Hakim Memerintahkan Lokasi Hawai dari Tanaman Biofarm Diungkapkan

6 Agustus

Environment News Service

mengungkap tanaman biopharm hawai

Departemen Pertanian AS harus mengungkapkan lokasi Hawaii dari tanaman eksperimental yang dimodifikasi secara genetika untuk menumbuhkan obat-obatan, seorang hakim federal memutuskan Rabu.

 

Hakim Ketua David Ezra setuju dengan penggugat Pusat Keamanan Pangan, yang diwakili oleh firma hukum kepentingan umum, Earthjustice, bahwa lokasi-lokasi yang disebut tanaman biofarm bukanlah informasi bisnis eksklusif yang rahasia. Gugatan itu diajukan di pengadilan distrik federal di Honolulu pada November 2003 meminta pengadilan untuk memerintahkan Departemen Pertanian AS (USDA) untuk menilai risiko lingkungan dan kesehatan masyarakat, dan peraturan, pengujian udara terbuka dari tanaman biofarmasi di Hawaii dan di seluruh Amerika Serikat.

Ini adalah pertama kalinya di Amerika Serikat bahwa lokasi tes biofarm akan diungkapkan kepada pihak luar. Pengungkapan serupa di negara-negara lain mungkin mengikuti untuk tanaman biofarm dan mungkin untuk semua penelitian tanaman rekayasa genetika.

Di Hawaii, Monsanto Co., Pusat Penelitian Pertanian Hawaii, ProdiGene Inc. dan Garst Seed Co. telah diberikan izin untuk menguji tanaman biofarm. Berdasarkan perintah Hakim Ezra, lokasi bidang eksperimental akan diungkapkan kepada Earthjustice, yang harus menjaga kerahasiaan informasi setidaknya selama 90 hari.

Hawaii memiliki lebih dari 4.000 lokasi uji lapangan untuk tanaman rekayasa genetika, lebih dari tempat lain di dunia, termasuk lebih dari dua lusin tes tanaman biofarm, kata Earthjustice.
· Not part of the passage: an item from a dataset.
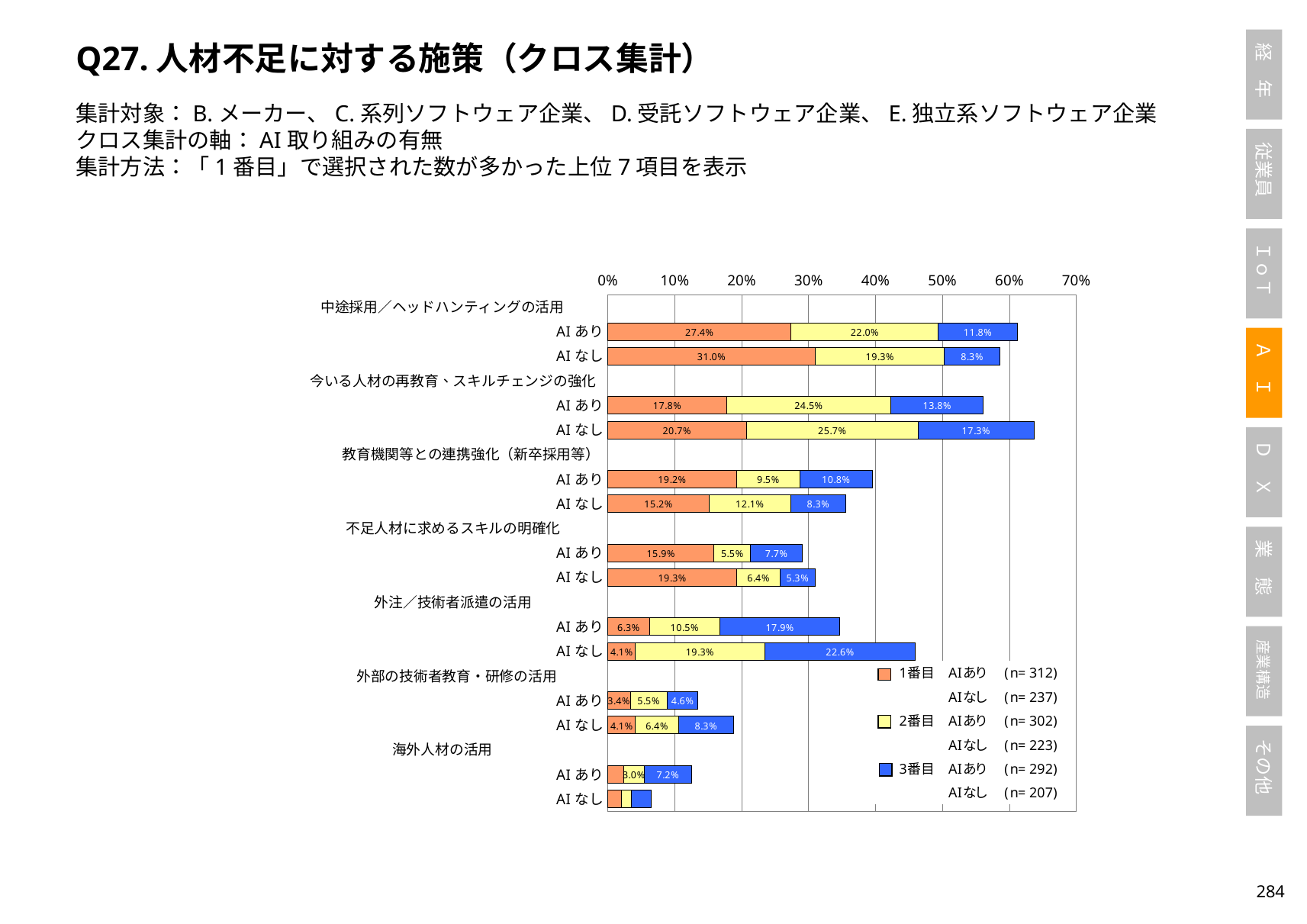
Which is larger: the 3番目 value for 外注／技術者派遣の活用 AI あり or AI なし? AI なし What is the n for 1番目 AIあり shown in the legend? 312 What kind of chart is shown on the slide? Stacked bar chart What is the difference between the 1番目 values for 中途採用／ヘッドハンティングの活用 AI なし (31.0%) and AI あり (27.4%)? 3.6% How many measure categories (施策) are shown on the chart? 7 What is the total of the stacked bar for 中途採用／ヘッドハンティングの活用, AI あり? 61.2% How many series does the legend list? 3 Is the total stacked bar for 今いる人材の再教育、スキルチェンジの強化, AI なし greater or less than 60%? greater Which AI あり bar has the highest 1番目 value? 中途採用／ヘッドハンティングの活用 What is the 3番目 value for 外注／技術者派遣の活用, AI なし? 22.6% What is the 1番目 value for 中途採用／ヘッドハンティングの活用, AI あり? 27.4% What is the 2番目 value for 今いる人材の再教育、スキルチェンジの強化, AI なし? 25.7%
Tanaman biofarm direkayasa secara genetik untuk memproduksi obat-obatan, bahan kimia industri, dan produk medis dan industri lainnya, termasuk agen pembekuan darah, pengencer darah, berbagai protein darah, vaksin hewan percobaan, enzim industri, antibodi, dan senyawa ampuh yang dapat menggugurkan kandungan atau aborsi tuntas. yang nantinya akan didistribusikan ke klinik aborsi. Ke tempat ini salah satunya.

Pengacara taktis hukum Isaac Moriwake berpendapat bahwa tidak satu pun dari tanaman biofarm ini telah disetujui untuk konsumsi manusia atau hewan, atau bahkan untuk pelepasan umum ke lingkungan. Namun USDA memungkinkan pengujian ini dilakukan di lapangan terbuka, menyembunyikan lokasi uji coba dari publik, dan dalam banyak kasus menolak untuk mengungkapkan zat yang sedang tumbuh.

pengungkapan biopharm hawai

Moriwake mengatakan tes menggunakan tanaman pangan seperti jagung dan kedelai, meningkatkan risiko mencemari pasokan makanan atau pakan ternak dengan bahan kimia aktif yang kuat dan biologis. Tes-tes itu juga menimbulkan bahaya serius bagi tumbuhan dan hewan yang terancam punah, di mana Hawaii memiliki lebih banyak daripada negara lain.